• _WORK TASK_
Check every line of the data below for the string "Dress", and copy the ones that hold it.

• _EXCERPTED RECORDS_
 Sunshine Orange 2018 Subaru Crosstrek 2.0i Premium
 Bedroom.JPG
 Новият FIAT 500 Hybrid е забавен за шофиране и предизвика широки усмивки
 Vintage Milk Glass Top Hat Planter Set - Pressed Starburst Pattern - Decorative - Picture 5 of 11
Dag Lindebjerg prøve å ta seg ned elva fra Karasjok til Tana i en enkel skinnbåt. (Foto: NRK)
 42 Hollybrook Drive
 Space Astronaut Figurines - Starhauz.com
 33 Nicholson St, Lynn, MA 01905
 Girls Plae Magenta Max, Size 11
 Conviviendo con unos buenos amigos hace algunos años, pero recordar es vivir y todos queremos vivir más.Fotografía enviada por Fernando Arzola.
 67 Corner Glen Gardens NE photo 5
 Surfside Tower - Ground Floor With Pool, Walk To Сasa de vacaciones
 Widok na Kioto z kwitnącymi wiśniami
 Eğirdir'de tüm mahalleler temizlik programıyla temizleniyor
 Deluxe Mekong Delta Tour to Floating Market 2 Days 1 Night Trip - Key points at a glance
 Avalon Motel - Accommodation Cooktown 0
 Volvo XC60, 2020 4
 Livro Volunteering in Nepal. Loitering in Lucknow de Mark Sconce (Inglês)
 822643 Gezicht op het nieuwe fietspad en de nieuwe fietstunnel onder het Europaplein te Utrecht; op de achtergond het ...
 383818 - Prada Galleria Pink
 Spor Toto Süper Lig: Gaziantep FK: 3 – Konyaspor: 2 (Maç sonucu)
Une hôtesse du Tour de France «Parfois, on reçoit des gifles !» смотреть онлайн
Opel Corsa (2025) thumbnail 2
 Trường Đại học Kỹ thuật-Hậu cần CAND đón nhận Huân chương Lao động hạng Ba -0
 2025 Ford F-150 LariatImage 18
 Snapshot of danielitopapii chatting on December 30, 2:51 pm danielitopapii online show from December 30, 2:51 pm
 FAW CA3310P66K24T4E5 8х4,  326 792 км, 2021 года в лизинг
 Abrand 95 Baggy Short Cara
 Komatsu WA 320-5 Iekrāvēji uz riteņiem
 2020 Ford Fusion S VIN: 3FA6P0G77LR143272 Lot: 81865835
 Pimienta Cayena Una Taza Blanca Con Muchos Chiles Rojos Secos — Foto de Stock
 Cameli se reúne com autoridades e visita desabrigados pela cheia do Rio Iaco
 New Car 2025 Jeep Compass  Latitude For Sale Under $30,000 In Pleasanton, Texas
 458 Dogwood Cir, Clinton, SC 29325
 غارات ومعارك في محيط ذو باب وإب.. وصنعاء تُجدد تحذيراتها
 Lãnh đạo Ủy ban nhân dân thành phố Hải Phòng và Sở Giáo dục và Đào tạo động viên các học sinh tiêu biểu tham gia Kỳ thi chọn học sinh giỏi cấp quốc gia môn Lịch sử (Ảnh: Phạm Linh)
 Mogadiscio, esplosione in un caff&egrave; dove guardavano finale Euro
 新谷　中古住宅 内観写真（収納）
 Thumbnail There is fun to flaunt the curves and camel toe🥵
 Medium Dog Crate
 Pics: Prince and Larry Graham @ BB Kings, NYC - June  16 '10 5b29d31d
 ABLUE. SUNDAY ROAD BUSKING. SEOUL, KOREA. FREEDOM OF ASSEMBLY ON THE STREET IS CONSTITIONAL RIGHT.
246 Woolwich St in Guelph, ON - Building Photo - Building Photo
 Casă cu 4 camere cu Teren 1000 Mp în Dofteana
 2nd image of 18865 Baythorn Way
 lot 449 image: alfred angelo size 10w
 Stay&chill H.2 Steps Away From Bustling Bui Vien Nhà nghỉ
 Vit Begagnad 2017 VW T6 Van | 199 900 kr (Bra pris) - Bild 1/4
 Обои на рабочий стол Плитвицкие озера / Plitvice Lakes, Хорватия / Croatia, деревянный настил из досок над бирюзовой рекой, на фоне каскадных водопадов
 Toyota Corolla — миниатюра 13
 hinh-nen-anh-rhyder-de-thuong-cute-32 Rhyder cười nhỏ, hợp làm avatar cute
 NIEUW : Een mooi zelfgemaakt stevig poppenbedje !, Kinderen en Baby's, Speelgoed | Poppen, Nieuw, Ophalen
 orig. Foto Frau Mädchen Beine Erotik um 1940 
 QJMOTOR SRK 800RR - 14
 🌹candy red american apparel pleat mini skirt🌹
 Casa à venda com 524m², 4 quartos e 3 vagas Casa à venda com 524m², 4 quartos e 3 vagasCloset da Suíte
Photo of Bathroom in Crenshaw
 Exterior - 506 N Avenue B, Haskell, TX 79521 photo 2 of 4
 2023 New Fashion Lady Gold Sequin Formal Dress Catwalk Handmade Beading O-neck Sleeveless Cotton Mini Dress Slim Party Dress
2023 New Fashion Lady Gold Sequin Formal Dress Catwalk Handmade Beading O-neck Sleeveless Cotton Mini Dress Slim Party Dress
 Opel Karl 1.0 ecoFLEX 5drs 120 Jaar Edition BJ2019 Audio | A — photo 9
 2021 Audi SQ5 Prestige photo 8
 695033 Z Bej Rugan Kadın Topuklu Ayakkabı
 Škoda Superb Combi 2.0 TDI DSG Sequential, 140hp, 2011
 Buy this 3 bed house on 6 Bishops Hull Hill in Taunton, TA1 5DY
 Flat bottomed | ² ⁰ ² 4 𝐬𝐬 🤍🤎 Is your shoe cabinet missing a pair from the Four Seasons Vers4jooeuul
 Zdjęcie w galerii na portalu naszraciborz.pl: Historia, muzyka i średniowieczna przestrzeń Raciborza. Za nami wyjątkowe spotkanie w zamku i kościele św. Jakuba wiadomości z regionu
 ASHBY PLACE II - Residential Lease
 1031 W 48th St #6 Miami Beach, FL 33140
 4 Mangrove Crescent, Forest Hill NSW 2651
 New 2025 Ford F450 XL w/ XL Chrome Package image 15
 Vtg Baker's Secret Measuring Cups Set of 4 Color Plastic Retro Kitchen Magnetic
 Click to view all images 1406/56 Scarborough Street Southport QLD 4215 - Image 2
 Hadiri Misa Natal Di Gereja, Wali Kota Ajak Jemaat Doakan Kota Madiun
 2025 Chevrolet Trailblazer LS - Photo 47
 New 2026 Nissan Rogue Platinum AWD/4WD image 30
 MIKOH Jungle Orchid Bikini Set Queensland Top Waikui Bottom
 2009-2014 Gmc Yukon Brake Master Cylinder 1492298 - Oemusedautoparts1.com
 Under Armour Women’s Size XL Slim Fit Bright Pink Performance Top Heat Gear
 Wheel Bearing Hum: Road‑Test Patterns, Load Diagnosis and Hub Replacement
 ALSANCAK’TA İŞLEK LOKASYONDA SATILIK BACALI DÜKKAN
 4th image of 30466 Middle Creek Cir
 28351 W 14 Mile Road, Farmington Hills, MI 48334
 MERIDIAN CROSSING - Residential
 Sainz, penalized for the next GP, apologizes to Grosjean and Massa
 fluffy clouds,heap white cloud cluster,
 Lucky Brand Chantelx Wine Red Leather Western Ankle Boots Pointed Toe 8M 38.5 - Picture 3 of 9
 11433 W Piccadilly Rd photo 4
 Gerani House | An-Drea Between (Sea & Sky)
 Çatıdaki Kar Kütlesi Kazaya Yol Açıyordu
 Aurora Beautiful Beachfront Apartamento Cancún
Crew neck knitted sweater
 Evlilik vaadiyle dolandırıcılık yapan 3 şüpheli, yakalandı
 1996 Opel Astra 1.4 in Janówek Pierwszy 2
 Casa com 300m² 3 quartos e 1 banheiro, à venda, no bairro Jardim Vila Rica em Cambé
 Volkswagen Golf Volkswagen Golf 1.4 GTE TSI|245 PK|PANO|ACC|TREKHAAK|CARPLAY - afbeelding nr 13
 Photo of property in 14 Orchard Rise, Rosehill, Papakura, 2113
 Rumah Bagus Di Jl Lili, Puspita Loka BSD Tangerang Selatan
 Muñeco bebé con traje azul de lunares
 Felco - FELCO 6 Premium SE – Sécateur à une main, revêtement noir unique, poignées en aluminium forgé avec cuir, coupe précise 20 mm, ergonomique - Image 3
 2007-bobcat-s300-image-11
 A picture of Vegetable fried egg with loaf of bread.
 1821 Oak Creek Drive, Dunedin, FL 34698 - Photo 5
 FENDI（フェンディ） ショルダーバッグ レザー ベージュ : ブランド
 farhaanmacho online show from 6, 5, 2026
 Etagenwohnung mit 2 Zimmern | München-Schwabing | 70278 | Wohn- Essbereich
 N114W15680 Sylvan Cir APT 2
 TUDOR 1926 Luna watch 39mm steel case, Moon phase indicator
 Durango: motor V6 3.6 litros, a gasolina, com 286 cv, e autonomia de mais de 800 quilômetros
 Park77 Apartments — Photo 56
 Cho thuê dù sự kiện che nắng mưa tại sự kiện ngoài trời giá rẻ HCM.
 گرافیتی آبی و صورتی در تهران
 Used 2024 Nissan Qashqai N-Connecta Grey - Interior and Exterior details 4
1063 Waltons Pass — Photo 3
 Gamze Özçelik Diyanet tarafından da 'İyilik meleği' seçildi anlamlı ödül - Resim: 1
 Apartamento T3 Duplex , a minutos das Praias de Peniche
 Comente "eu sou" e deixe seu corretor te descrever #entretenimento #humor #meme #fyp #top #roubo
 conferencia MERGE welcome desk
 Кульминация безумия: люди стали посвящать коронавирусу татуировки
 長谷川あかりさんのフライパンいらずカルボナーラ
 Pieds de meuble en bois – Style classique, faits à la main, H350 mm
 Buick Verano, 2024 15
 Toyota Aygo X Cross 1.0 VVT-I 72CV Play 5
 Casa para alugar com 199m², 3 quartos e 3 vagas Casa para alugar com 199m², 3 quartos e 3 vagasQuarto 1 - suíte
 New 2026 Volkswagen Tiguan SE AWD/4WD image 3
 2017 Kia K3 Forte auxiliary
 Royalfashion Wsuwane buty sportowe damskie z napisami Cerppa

• _FINISHED TASK_
 2023 New Fashion Lady Gold Sequin Formal Dress Catwalk Handmade Beading O-neck Sleeveless Cotton Mini Dress Slim Party Dress
2023 New Fashion Lady Gold Sequin Formal Dress Catwalk Handmade Beading O-neck Sleeveless Cotton Mini Dress Slim Party Dress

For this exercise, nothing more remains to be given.